Da fare:
Prosegui il brano sui commenti dei lettori nei siti dei giornali, partendo subito dopo la sua ultima frase.

Brano scelto:
☆ ☆ ☆ ☆ ☆ ☆ ☆

Dai rilievi effettuati nella sua abitazione, i carabinieri non hanno riscontrato segni di infrazione e altri elementi che facciano pensare ad una rapina finita male. Un particolare che spalanca il ventaglio delle ipotesi investigative. E lascia aperto il mistero.

giovedì 18 dicembre 2008

I pareri dei lettori sulla separazione in carcere di Rosa e Olindo

I commenti dei lettori agli articoli riportati nei post precedenti sono leggibili sul sito delle testate giornalistiche immediatamente sotto l'articolo selezionato. La modalità di accesso ai commenti variano da testata a testata: alcuni richiedono la registrazione al forum e la sottoscrizione di regole di utilizzo, altri molto più semplicemente consentono di inserire commenti dopo aver compilito un form indicando i propri dati e il nome con cui desideriamo firmare il nostro commento. Dal punto di vista dell'usability, usabilità, il più efficace è il sito del quotidiano on line IlMessaggero.it, che mette a disposizioni ampi spazi di interattività con la redazione attraverso la sezione "dillo al Messaggero" e pubblica articoli dei lettori.

☆ ☆ ☆ ☆ ☆ ☆ ☆

Estratti dai record:
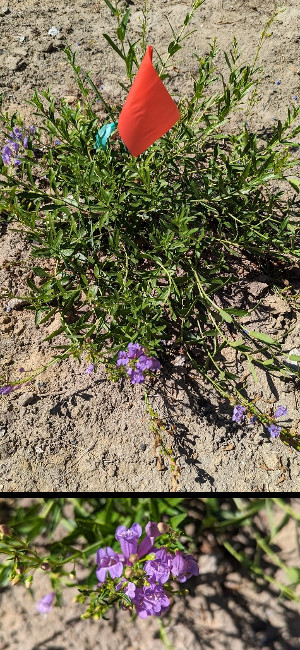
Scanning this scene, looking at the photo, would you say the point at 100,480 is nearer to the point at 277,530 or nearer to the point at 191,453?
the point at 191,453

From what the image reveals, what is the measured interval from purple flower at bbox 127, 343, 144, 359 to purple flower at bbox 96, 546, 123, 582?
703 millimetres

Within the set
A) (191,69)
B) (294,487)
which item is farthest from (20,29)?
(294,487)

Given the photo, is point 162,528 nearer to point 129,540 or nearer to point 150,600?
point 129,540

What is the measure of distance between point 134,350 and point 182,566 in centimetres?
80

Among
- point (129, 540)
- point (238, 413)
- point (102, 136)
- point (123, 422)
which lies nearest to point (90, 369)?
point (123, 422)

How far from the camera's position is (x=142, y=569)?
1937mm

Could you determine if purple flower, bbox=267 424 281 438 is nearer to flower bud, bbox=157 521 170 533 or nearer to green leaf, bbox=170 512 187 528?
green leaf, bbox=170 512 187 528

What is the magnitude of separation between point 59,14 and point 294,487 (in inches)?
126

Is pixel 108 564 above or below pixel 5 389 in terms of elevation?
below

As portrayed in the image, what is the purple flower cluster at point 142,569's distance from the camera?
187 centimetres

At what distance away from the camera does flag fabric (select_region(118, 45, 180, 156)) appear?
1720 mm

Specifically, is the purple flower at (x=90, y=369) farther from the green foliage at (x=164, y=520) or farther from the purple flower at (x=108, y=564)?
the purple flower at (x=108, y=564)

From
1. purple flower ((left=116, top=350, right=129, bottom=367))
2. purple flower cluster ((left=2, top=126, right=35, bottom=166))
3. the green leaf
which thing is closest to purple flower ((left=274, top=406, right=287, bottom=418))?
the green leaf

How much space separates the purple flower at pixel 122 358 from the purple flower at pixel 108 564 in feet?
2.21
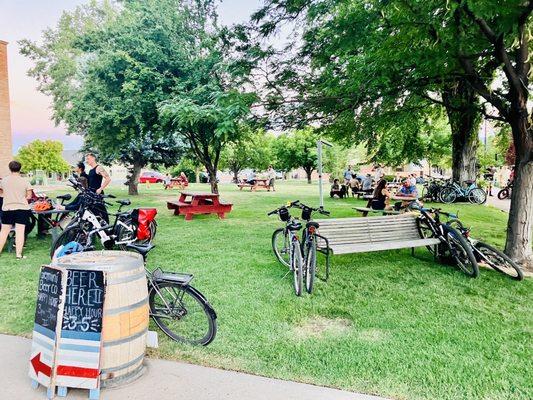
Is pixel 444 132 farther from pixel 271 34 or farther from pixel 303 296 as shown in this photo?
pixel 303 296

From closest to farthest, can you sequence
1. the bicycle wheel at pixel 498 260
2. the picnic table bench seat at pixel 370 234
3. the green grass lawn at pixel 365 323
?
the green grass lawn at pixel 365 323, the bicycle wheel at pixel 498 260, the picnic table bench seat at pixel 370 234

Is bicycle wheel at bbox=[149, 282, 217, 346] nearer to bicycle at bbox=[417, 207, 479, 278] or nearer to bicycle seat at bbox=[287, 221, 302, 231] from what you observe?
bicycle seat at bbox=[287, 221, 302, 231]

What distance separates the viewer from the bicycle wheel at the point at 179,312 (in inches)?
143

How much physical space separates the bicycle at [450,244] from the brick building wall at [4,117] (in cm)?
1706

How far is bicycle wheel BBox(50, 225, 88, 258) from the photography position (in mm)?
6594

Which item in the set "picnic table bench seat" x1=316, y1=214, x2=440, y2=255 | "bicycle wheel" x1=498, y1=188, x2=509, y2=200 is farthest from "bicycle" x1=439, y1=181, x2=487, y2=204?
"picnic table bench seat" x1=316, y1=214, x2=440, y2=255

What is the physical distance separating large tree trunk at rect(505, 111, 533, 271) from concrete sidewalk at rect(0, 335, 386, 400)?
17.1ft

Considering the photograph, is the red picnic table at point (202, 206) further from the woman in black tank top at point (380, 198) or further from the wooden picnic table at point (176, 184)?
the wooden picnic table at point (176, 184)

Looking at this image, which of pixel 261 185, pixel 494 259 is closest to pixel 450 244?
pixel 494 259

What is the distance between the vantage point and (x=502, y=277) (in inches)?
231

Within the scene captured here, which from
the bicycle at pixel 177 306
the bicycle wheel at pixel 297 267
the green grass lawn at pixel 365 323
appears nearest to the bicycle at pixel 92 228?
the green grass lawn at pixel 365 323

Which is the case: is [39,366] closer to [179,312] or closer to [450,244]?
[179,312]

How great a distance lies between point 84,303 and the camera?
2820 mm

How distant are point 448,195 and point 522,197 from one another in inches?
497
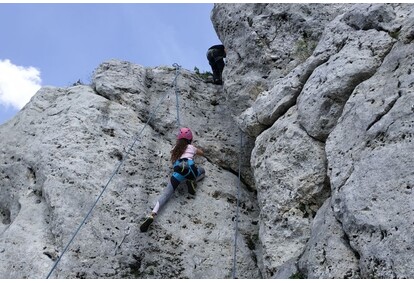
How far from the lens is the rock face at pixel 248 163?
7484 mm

☆ ☆ ☆ ☆ ☆ ☆ ☆

Esercizio svolto:
Dopo questa premessa possiamo far emergere la grande disparità quantitativa e qualitativa fra i lettori che, alla notizia della separazione in carceri diversi per Rosa e Olindo, si lanciano in invettive e rivendicazioni di tipo giustizialista, auspicando maggior severità e rigore per questo caso specifico, limitando o, addirittura annullando i diritti previsti per i dentenuti, e i pochi, pochissimi che considerano questa decisione dell'amministrazione penitenziaria se non soltanto dispendiosa per le casse dello Stato, almeno orientata nel senso di una vendetta che non dovrebbe esistere in uno Stato governato da leggi democratiche, ma sensibile ai processi "mediatici". I lettori "giustizialisti" attaccano senza risparmiare la verve polemica i lettori "prudenti" o "innocentisti" (sparuta minoranza) adducendo come motivazione fondamentale il fatto che non sarebbe possibile essere così prudenti o innocentisti se l'evento criminale fosse accaduta a congiunti dei lettori di parere opposto. Ugualmente polemici e a tratti derisori i commenti alle dichiarazione dell'avvocato difensore dei conuigi Romano. Inoltre si osserva anche un'estensione di condanna all'operato degli psicologi che hanno espresso parere contrario alla separazione.
Si mettono seriamente in dubbio nell'ordine:
1) la preparazione accademica che permette il conseguimento della laurea;
2) la loro utilità per curare i condannati ritenuti irrecuperabili;
3) la loro efficacia nel "consigliare" l'avvocato difensore e "convincere" il giudice;
4) la loro presenza in carcere considerata un privilegio per i condannati se addirittura eliminabile per conclamata incapacità a "risolvere i problemi degli altri".

In linea generale dopo aver elencato le varie posizioni dei lettori sullo stimolo articolo sulla separazione in carcere per Rosa e Olindo, possiamo interpretare la forza di queste espressioni di emozioni come dettata dalla paura: paura che possa accadere a noi, a qualcuno molto prossimo a noi.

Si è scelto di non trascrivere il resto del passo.